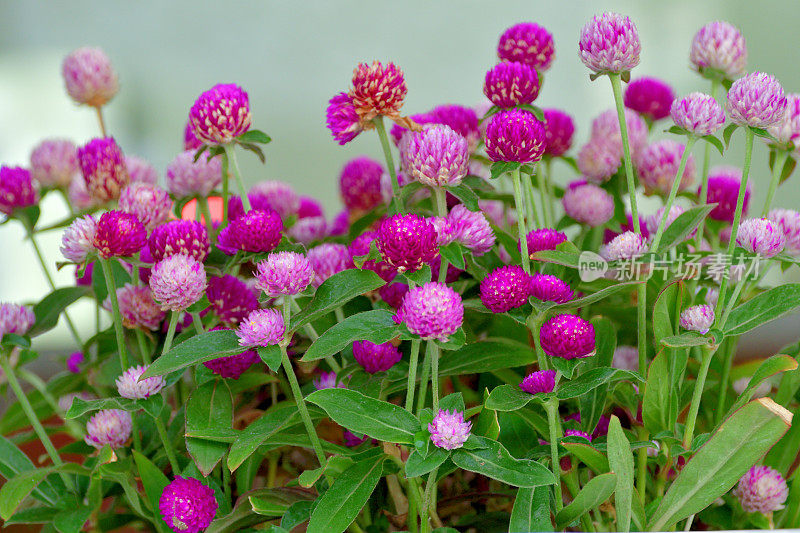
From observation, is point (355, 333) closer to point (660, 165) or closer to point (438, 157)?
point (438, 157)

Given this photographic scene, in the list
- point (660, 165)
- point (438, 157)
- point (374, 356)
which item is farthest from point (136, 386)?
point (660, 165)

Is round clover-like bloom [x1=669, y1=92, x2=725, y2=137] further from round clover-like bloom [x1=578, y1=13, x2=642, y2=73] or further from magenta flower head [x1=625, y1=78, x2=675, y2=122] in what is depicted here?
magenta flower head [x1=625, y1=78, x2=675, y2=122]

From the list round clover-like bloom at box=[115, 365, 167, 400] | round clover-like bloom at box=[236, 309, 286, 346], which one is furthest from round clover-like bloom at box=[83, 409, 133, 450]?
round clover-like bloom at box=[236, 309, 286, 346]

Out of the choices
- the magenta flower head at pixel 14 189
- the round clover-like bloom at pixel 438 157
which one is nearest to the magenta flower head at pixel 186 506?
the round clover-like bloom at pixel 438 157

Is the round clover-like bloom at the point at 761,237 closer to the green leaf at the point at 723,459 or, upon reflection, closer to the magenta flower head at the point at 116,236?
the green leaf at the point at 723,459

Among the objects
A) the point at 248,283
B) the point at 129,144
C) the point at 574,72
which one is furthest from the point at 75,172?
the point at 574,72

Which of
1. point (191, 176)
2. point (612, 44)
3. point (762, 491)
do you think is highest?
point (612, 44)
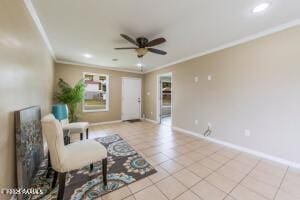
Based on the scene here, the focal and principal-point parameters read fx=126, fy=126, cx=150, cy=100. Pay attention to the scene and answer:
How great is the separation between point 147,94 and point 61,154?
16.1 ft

----------------

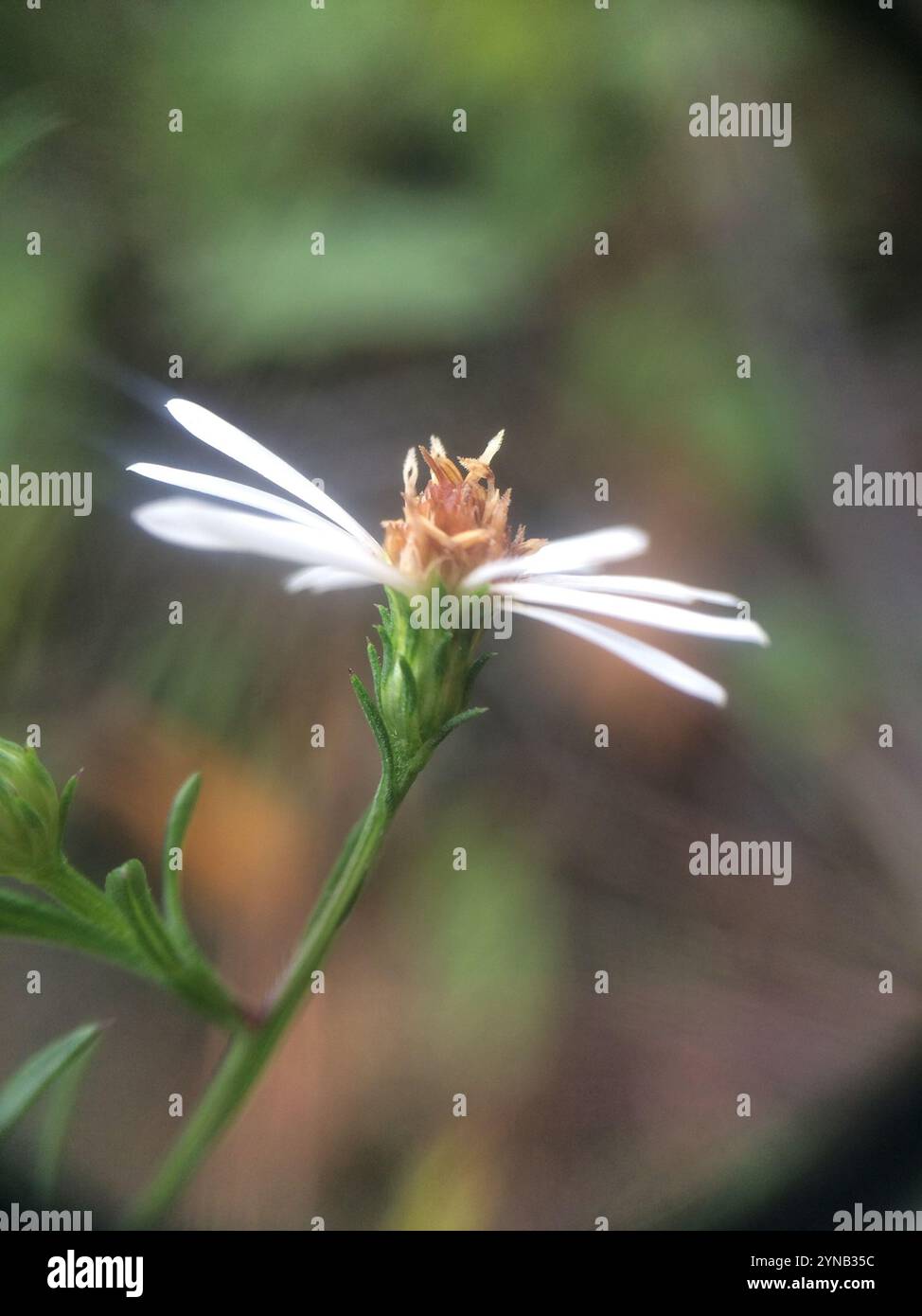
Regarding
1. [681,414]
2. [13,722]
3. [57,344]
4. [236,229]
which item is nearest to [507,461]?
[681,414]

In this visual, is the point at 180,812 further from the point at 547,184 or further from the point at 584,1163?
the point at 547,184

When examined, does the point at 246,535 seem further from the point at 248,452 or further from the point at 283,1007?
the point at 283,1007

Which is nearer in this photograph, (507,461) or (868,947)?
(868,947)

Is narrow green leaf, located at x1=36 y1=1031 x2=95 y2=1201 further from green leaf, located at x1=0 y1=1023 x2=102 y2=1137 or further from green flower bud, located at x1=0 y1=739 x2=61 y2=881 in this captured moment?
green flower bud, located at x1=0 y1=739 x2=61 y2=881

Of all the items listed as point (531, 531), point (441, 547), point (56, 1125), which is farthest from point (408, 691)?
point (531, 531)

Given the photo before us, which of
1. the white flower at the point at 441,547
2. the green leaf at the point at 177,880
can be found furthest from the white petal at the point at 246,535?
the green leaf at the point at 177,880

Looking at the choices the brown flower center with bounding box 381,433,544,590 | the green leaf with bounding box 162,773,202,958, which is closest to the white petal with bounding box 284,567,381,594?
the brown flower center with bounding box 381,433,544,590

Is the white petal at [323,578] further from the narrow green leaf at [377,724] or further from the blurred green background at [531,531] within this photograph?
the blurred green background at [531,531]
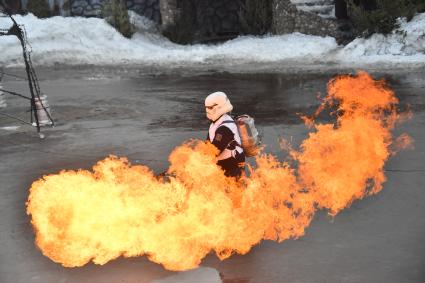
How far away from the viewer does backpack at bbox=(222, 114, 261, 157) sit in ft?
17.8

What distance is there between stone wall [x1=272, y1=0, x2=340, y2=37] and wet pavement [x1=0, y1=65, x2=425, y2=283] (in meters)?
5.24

----------------

▸ Requirement
Tally how many lines of the records above contain the word "narrow" and reply with that number alone.

▸ Solution below
2